11 septiembre 2006

Más sobre Cabárceno


Hacemos un viaje emparedado por las obligaciones no siempre remuneradas. Dormimos los cuatro en la pensión La Campanilla, cerca de Cabárceno. Apresuramos una cena tras inspeccionar los parques infantiles de los alrededores, decepcionantes por sucios y oscuros. Nos repartimos entre dos camas y un supletorio y asistimos al sueño agitado del heredero.
El parque de Cabárceno es un intento exitoso de aprovechar las ruinas del pasado minero e industrial del Norte de España. Ubicado en una extinta mina de hierro, ofrece dioramas reales de naturaleza transplantada desde habitats con fecha de caducidad. El recinto del parque disfruta de las ventajas del clima cantábrico. Es decir, que sale hierba de las piedras. El efecto de la tierra enrojecida por el hierro es interesante, y más fascinante aún resulta la forma de las rocas quizá vencidas por la acción del agua o la técnica minera.
Hay leones, osos, tigres, búfalos, caballos (preferidos de la nena), serpientes a tutiplén, leones marinos (favoritos del heredero), elefantes, y también cerdos, suricatas, rinocerontes e hipopótamos. Los leones marinos se trabajan el pescado en una exhibición que provoca ternura, admiración y lástima a partes iguales. Los reptiles, mayoritariamente serpientes, descansan en el reptilario, está claro. Tuvimos la ¿suerte? de que el cuidador abriera delante de nosotros la dependencia de la pitón para comprobar el estado de uno de los ejemplares, que lucía un vendaje. Al contacto con el hombre la pitón se escabulló rápidamente hacia el fondo del recinto. Algunos gritos de pánico de otros visitantes y el estupor de Sánchez Bolín y familia quedan para la Historia. Unos cuantos osos retozan pidiendo clemencia al depredador que los observa comiendo patatas fritas, y yo me pregunto cuántos momentos de esta extraña belleza nos quedan por contemplar.
Nos tostamos al sol esperando la exhibición de rapaces, bien recomendada por el hombre de Huete. ¿Qué quieren que les diga? Aún sigo impactado. Un baile de milanos cogiendo carne arrojada al aire, buitres leonados peinando a los espectadores con ese vuelo majestuoso por lo sencillo, picados estratosféricos del halcón peregrino, águilas de cabeza blanca y venezolanas pescando falsos salmones, ratoneros haciendo honor a su nombre. En fin, la velocidad, la sagacidad y el arrojo cubiertos de plumas.
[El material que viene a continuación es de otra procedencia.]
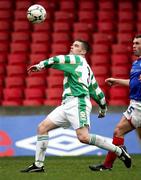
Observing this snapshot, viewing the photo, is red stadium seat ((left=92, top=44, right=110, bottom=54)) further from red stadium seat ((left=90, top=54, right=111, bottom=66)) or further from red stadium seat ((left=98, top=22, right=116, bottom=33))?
red stadium seat ((left=98, top=22, right=116, bottom=33))

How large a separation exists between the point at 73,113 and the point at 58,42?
9.04m

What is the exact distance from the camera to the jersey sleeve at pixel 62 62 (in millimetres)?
8758

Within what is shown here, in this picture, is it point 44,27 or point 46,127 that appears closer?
point 46,127

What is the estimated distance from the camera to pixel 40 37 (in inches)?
711

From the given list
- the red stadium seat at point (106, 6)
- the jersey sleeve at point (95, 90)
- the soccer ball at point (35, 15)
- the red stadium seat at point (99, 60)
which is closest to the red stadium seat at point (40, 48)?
the red stadium seat at point (99, 60)

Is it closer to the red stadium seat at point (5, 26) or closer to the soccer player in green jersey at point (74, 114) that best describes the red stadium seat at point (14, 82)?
the red stadium seat at point (5, 26)

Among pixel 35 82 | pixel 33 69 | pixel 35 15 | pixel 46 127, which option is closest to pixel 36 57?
pixel 35 82

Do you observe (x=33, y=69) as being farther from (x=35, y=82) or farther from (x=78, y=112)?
(x=35, y=82)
Comemos otra vez en la manta verde y los niños y yo exploramos los alrededores del merendero. Ni un puto helado sin leche y con la promesa de las cocacolas salimos a buscar al elefante. Nos espera teñido de rojo y nos obsequia con una micción elefantiásica, como es de esperar.
El tigre, quizá Amba, el más listo de todos, descansa a la sombra.